Bill Clinton has relished the opportunity to whip on behalf of the White House. In addition to pressing Manchin on the filibuster, Clinton suggested that he should salvage Build Back Better by zeroing in on the few elements the West Virginia senator really wants.
"I told Joe, 'Break it up, pick one or two [pieces] you can swallow and then run on the rest,’” Clinton recalled of their phone call, a person with knowledge of the conversation told Playbook. The idea is drawing interest among party leadership.
Clinton also spoke with Sinema recently, according to one of the people familiar with the call, and said afterward, “I don’t know her, but I like her.”
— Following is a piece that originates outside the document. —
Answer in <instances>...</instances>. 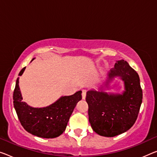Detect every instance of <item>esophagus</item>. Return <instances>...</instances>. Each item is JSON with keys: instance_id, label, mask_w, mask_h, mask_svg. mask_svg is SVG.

At the same time, multiple people tell me and Daniel Lippman that the Clinton Global Initiative is strongly considering bringing back its annual star-studded confab scheduled around the U.N. General Assembly. Amid questions about conflicts of interest, CGI announced in 2016 that it would be holding its last annual conference.
The following year, Bill Clinton symbolically handed off the event to Mike Bloomberg, who launched the “Bloomberg Global Business Forum.” Those close to the Clintons say that CGI lost its relevance without its biggest event. Now people familiar with the Clintons’ thinking said they are close to making a final decision on whether to bring back the annual meeting in September.
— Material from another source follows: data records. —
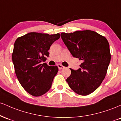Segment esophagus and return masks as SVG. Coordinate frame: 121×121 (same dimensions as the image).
<instances>
[{
  "instance_id": "1",
  "label": "esophagus",
  "mask_w": 121,
  "mask_h": 121,
  "mask_svg": "<svg viewBox=\"0 0 121 121\" xmlns=\"http://www.w3.org/2000/svg\"><path fill=\"white\" fill-rule=\"evenodd\" d=\"M57 66H58V68H59V69H60V70H61V69H64L65 68L64 66H62V65L61 64H59Z\"/></svg>"
}]
</instances>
Another factor that motivated Bill Clinton to get more engaged: the low ratings and muted public reaction to Impeachment: American Crime Story, the FX show produced by Monica Lewisnsky, according to a long-time bundler for the couple.
"It's a perpetual itch that will never go away," a person close to the couple said of the draw to public life. “They know how to slowly reenter. The Clintons want to reset the board in their favor and then move the pieces.”
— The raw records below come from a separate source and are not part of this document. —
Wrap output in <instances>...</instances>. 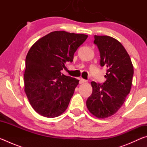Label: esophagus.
Masks as SVG:
<instances>
[{"instance_id":"34e87169","label":"esophagus","mask_w":147,"mask_h":147,"mask_svg":"<svg viewBox=\"0 0 147 147\" xmlns=\"http://www.w3.org/2000/svg\"><path fill=\"white\" fill-rule=\"evenodd\" d=\"M86 82H87L86 80H84L83 78H80V84H84V83H86Z\"/></svg>"}]
</instances>
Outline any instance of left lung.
Listing matches in <instances>:
<instances>
[{
  "label": "left lung",
  "mask_w": 147,
  "mask_h": 147,
  "mask_svg": "<svg viewBox=\"0 0 147 147\" xmlns=\"http://www.w3.org/2000/svg\"><path fill=\"white\" fill-rule=\"evenodd\" d=\"M100 66L107 69L102 84L91 82L93 92L86 101L88 110L96 117L106 118L115 114L130 93L134 67L130 56L120 42L107 36H94Z\"/></svg>",
  "instance_id": "8db88e82"
}]
</instances>
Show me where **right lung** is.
Here are the masks:
<instances>
[{
    "mask_svg": "<svg viewBox=\"0 0 147 147\" xmlns=\"http://www.w3.org/2000/svg\"><path fill=\"white\" fill-rule=\"evenodd\" d=\"M85 34L55 31L36 41L25 60L24 91L39 115L53 118L67 108L79 80L61 74L66 61L88 38Z\"/></svg>",
    "mask_w": 147,
    "mask_h": 147,
    "instance_id": "1",
    "label": "right lung"
}]
</instances>
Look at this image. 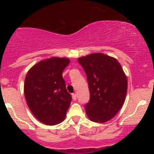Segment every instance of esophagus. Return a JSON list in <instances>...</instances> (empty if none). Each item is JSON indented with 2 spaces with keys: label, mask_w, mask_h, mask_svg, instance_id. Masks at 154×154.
I'll use <instances>...</instances> for the list:
<instances>
[{
  "label": "esophagus",
  "mask_w": 154,
  "mask_h": 154,
  "mask_svg": "<svg viewBox=\"0 0 154 154\" xmlns=\"http://www.w3.org/2000/svg\"><path fill=\"white\" fill-rule=\"evenodd\" d=\"M72 99H73L74 100H77V95H76L75 93H72Z\"/></svg>",
  "instance_id": "esophagus-1"
}]
</instances>
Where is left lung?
Masks as SVG:
<instances>
[{
	"label": "left lung",
	"instance_id": "obj_1",
	"mask_svg": "<svg viewBox=\"0 0 154 154\" xmlns=\"http://www.w3.org/2000/svg\"><path fill=\"white\" fill-rule=\"evenodd\" d=\"M87 75L91 98L86 104L90 120L103 123L119 112L126 98L128 79L115 58L95 53L78 59Z\"/></svg>",
	"mask_w": 154,
	"mask_h": 154
}]
</instances>
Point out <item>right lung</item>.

As for Hillary Clinton, two people from Clinton world described pollster Doug Schoen's op-ed in the WSJ this week floating a 2024 run as a “gift” to her. Even though the people said there’s no chance she runs for president again, the attention allows her to gauge public reaction as she sets her sights on reemerging in lower-profile ways, like campaigning during the midterms or taking on policy fights.
"She's bored," the longtime Clinton bundler said of the former secretary of State, senator and first lady, who’s now hosting a MasterClass on “the power of resilience.”
The Clintons, the bundler added, "don't want to be pariahs anymore. It’s less about being kingmakers and more about being relevant and people seeing them as a net positive, not a net negative.”

What, no mention of Joe Lieberman? Blanche Lincoln? Ben Nelson? Mary Landrieu? Bob Kerrey? Except that I want to see the Democratic Party shatter-- and a Clinton resurgence would probably help that along-- I'd say the Democrats should do to Bill what the Windsors did to Prince Andrew... and for the exact same reason.